How to distinguish between two elements with the same name in XML file

The following is my source code

public String LineExist(String line)

{

char cc='A';

Pattern Regex = Pattern.compile("<product>00000000<citation citation-type=\".*?\" id=\"\">");

for(Matcher RegexMatcher = Regex.matcher(line); RegexMatcher.find();)

{

String chkEntity = RegexMatcher.group();

int lastIndex = chkEntity.lastIndexOf("\">");

String subchkEntity1=chkEntity.substring(0,lastIndex);

line = line.replaceFirst(chkEntity,subchkEntity1+"ref00"+cc+"\">");

cc++;

}

return line;

}

I have two types of the elementcitation. First one is with the parent element<product>, that is

<product>

<citation citation-type="book" id="">

</citation>

</product>

and the second one is without the parent element <product>, that is

<citation citation-type="book" id="">

From my code above, for each new line encountered in theXML files, I am substituting the same with00000000 and am able to insert attribute value ofid for the first type.

My problem is how do I distinguish between the two types of<citation and insert the attribute values for the second type

Currently my xml output is

><?xml version="1.0" encoding="UTF-8"?>

<!DOCTYPE article SYSTEM"ABC.dtd">

<article xmlns="XYZ">

<front>

<product>

<citation citation-type="book" id="ref00A">

</citation>

</product>

<product>

<citation citation-type="book" id="ref00B">

</citation>

</product>

</front>

<ref-list>

<title>REFERENCES</title>

<citation citation-type="book" id="">

...

<citation citation-type="book" id="">

...

...

<citation citation-type="book" id="">

...

<citation citation-type="book" id="">

</citation>

</ref-list>

</article>

But I need my output to be the following

<?xml version="1.0" encoding="UTF-8"?>

<!DOCTYPE article SYSTEM"ABC.dtd">

<article xmlns="XYZ">

<front>

<product>

<citation citation-type="book" id="ref00A">

</citation>

</product>

<product>

<citation citation-type="book" id="ref00B">

</citation>

</product>

</front>

<ref-list>

<title>REFERENCES</title>

<citation citation-type="book" id="1">

...

**WHAT IS ASKED**.
1/ Reproduce the part of the XML citation question that runs from "char cc='A';" up to and including "RegexMatcher = Regex.matcher(line); RegexMatcher.find();)".
2/ Answer these questions using the XML citation question:
(a) What character is the variable cc set to when it is declared in the method?
(b) What text appears inside the title tag within the ref-list section?
(c) In the desired output, what id value does the first citation under the ref-list section have?

**RECORDED INFORMATION**.
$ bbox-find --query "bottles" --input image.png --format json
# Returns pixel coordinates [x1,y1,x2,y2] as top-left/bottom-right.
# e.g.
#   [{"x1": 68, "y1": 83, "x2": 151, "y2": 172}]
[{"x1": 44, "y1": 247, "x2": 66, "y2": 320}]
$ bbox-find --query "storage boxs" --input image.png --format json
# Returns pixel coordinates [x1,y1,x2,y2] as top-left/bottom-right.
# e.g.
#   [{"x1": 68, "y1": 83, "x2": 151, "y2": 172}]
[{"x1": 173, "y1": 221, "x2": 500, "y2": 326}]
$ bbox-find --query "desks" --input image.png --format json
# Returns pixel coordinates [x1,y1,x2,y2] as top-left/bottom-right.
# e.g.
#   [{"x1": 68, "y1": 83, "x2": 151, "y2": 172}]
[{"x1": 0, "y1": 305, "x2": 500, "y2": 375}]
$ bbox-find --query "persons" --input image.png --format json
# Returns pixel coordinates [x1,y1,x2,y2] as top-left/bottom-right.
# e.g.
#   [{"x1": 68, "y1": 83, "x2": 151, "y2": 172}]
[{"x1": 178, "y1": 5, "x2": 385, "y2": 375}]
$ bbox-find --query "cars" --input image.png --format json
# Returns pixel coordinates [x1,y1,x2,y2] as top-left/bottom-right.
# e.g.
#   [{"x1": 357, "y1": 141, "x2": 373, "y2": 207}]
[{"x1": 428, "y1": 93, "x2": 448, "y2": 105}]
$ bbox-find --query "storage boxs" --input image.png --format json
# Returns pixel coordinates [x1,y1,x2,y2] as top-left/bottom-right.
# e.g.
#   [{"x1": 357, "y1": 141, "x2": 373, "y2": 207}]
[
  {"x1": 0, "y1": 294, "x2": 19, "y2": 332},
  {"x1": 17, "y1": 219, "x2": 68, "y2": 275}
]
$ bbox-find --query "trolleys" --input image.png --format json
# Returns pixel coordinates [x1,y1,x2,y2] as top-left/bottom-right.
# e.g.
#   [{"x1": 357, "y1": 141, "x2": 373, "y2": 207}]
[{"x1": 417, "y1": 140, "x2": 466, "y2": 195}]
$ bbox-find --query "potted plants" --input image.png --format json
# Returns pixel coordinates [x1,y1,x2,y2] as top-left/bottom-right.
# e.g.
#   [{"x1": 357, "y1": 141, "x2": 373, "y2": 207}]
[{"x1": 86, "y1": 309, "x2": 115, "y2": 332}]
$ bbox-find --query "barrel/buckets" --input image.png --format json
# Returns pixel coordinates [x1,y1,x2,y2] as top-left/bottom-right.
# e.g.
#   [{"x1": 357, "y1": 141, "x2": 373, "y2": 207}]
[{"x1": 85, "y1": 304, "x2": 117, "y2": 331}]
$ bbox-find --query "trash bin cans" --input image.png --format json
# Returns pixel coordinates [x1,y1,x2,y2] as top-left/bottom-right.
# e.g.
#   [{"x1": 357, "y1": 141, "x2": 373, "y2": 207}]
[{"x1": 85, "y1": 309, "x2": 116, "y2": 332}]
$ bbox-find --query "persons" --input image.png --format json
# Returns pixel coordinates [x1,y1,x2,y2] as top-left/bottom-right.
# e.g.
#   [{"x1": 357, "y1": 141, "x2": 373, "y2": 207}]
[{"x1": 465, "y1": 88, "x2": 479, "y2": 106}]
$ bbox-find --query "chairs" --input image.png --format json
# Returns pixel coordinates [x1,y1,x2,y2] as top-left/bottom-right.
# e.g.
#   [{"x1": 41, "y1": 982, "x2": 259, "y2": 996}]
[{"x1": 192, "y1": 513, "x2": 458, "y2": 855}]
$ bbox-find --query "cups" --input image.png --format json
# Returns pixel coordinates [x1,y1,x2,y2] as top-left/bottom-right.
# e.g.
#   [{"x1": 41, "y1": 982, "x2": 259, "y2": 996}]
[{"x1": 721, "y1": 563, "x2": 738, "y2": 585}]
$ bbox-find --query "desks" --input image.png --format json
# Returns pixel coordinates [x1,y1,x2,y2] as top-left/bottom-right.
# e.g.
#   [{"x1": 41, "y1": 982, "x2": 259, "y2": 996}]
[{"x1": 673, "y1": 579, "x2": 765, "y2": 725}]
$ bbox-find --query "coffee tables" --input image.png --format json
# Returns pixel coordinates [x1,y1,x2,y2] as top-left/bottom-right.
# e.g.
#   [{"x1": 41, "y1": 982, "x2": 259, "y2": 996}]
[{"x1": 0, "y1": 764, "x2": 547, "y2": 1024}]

**TASK-BY-TASK SOLUTIONS**.
1/
char cc='A';

Pattern Regex = Pattern.compile("<product>00000000<citation citation-type=\".*?\" id=\"\">");

for(Matcher RegexMatcher = Regex.matcher(line); RegexMatcher.find();)

2/
(a) 'A'
(b) REFERENCES
(c) 1